__EXERCISE TASKS__.
1. Translate this sentence from the article on Costa Rica's hate crimes law into Spanish: "“It seeks to strengthen and update human rights protection” said President Carlos Alvarado, who will leave power on May 8."
2. Edit the article on Costa Rica's hate crimes law, starting at "It is a reform" and ending at "at the ceremony.", so that "Presidential House" becomes "Casa Presidencial".
3. In the article on Costa Rica's hate crimes law, what position does Enrique Joseph hold?

__EXTRACT__.
= = =

Costa Rica will punish “hate crimes” with prison sentences of between 20 and 35 years crimes according to a law enacted Monday and welcomed by civil rights groups.

“It seeks to strengthen and update human rights protection” said President Carlos Alvarado, who will leave power on May 8.

It is a reform to the Costa Rican Penal Code recently approved by the Parliament, which punishes anyone who “injures, assaults or kills for reasons of race, age, religion, nationality, political opinion, disability or sexual orientation”.

Alvarado signed the new law in a ceremony at the Presidential House, where he assured that this initiative protects those people “who have been historically violated and persecuted by the chance of being born with a certain nationality, ethnicity, disability or having a different sexual orientation”.

“This was a necessity in this country. The law assures those of us who are different are also equal before the law,” said Enrique Joseph, commissioner of the Afro-descendant population and was present at the ceremony.

“It represents the struggle of all those who have raised their voices demanding punishment for those who, out of hate, discrimination and racism, have perpetrated crimes,” he added.

For activist Jota Vargas, “legislating hate crimes is of vital importance, because Costa Rica tells the LGTBIQ+ population that it is okay to exist, to be, to love.”

He added that in recent years several people have been murdered “because of their sexual orientation, identity or gender”.

= = =

Records drawn from a dataset
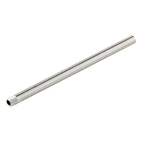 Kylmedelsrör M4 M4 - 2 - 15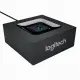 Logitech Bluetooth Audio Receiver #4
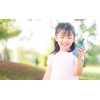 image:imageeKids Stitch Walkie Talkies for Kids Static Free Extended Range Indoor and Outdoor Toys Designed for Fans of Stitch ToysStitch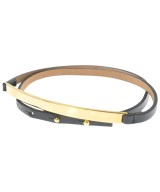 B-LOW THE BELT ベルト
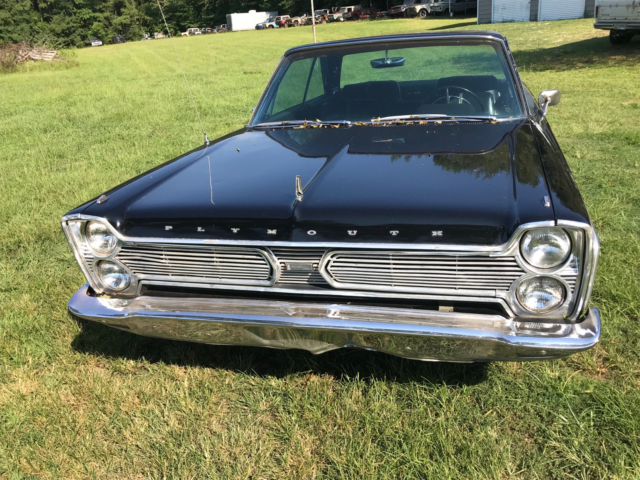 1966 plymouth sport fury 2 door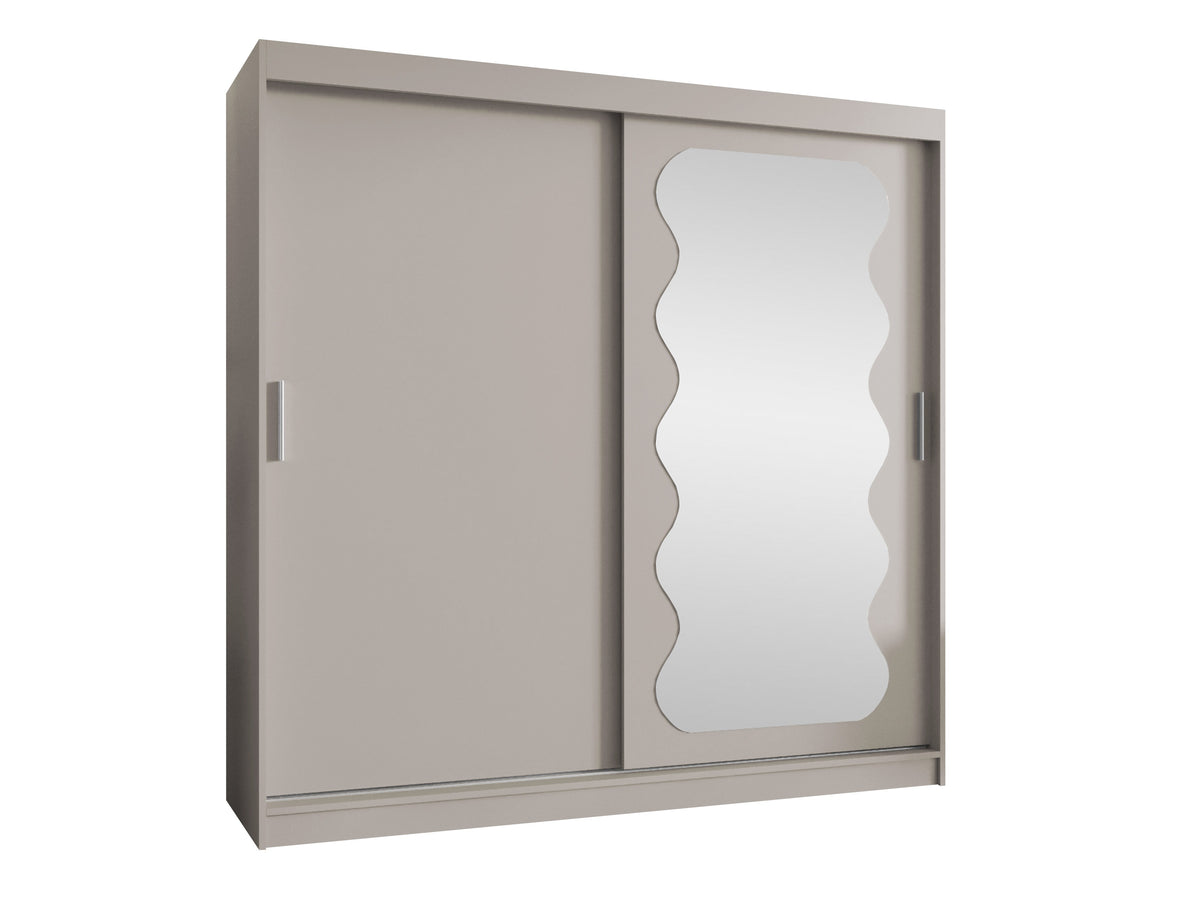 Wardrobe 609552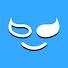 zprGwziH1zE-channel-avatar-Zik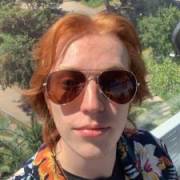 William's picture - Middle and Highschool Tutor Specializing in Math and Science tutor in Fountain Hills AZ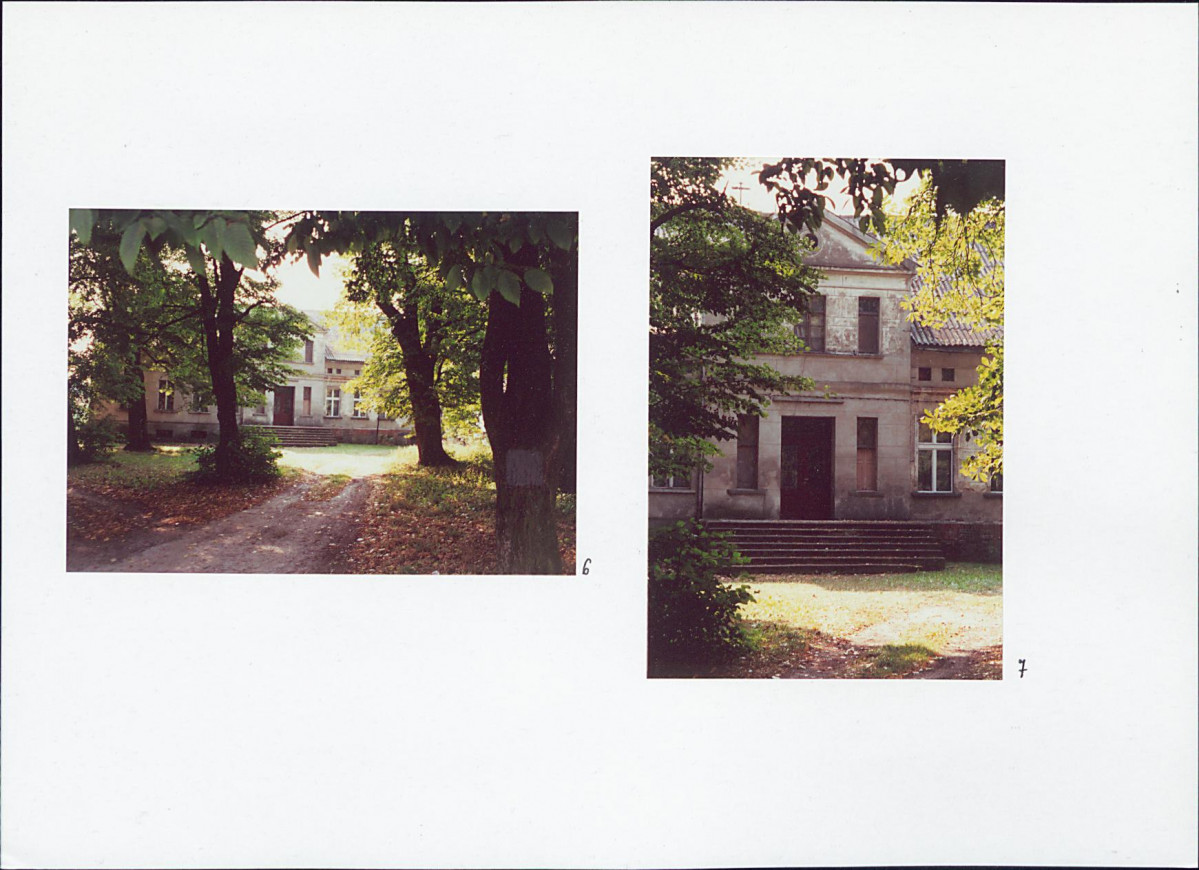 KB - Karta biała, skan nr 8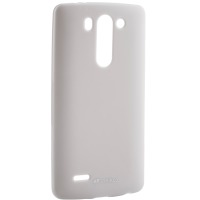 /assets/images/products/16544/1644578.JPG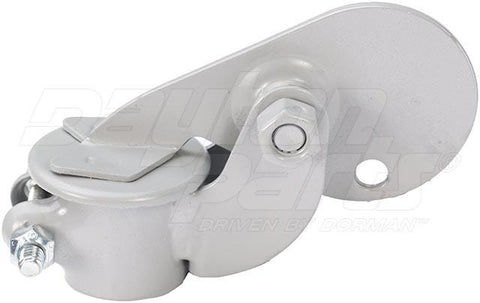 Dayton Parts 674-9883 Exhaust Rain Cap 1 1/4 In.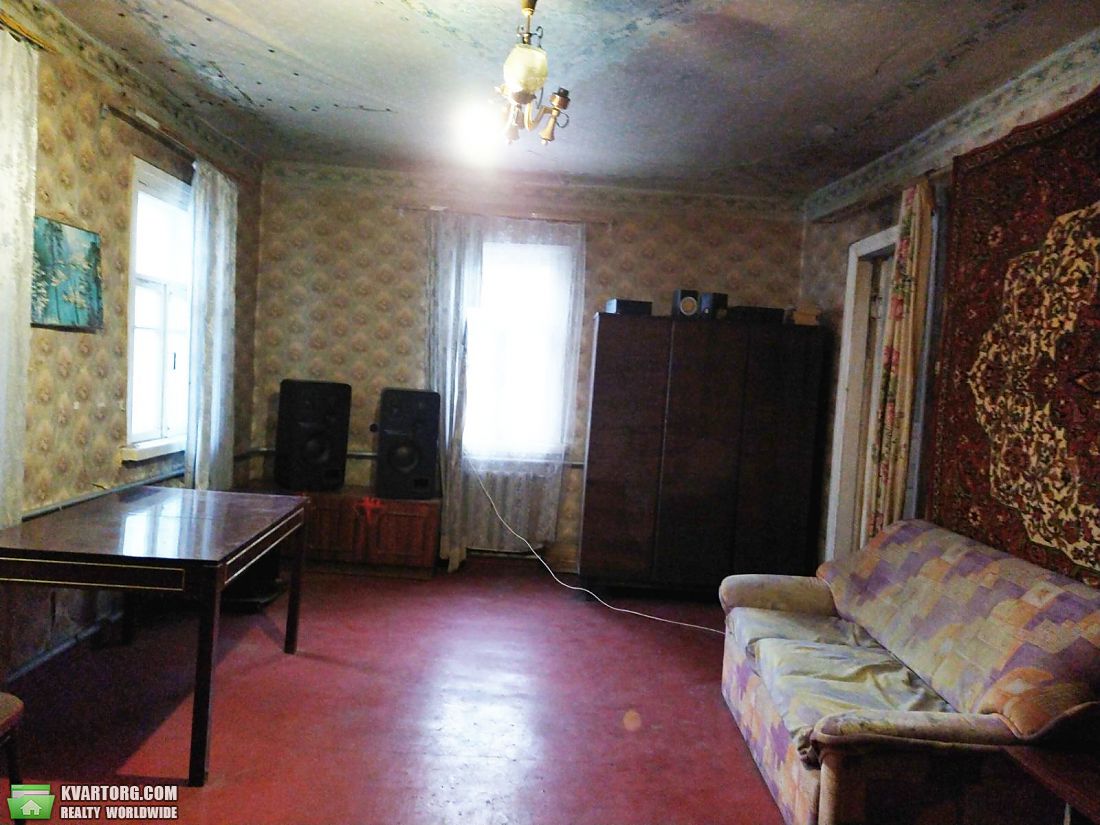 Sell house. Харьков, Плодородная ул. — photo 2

= = =

__TASK-BY-TASK SOLUTIONS__.
1. "Busca fortalecer y actualizar la protección de los derechos humanos", dijo el presidente Carlos Alvarado, quien dejará el poder el 8 de mayo.

2.
It is a reform to the Costa Rican Penal Code recently approved by the Parliament, which punishes anyone who “injures, assaults or kills for reasons of race, age, religion, nationality, political opinion, disability or sexual orientation”.

Alvarado signed the new law in a ceremony at the Casa Presidencial, where he assured that this initiative protects those people “who have been historically violated and persecuted by the chance of being born with a certain nationality, ethnicity, disability or having a different sexual orientation”.

“This was a necessity in this country. The law assures those of us who are different are also equal before the law,” said Enrique Joseph, commissioner of the Afro-descendant population and was present at the ceremony.

3. He is commissioner of the Afro-descendant population.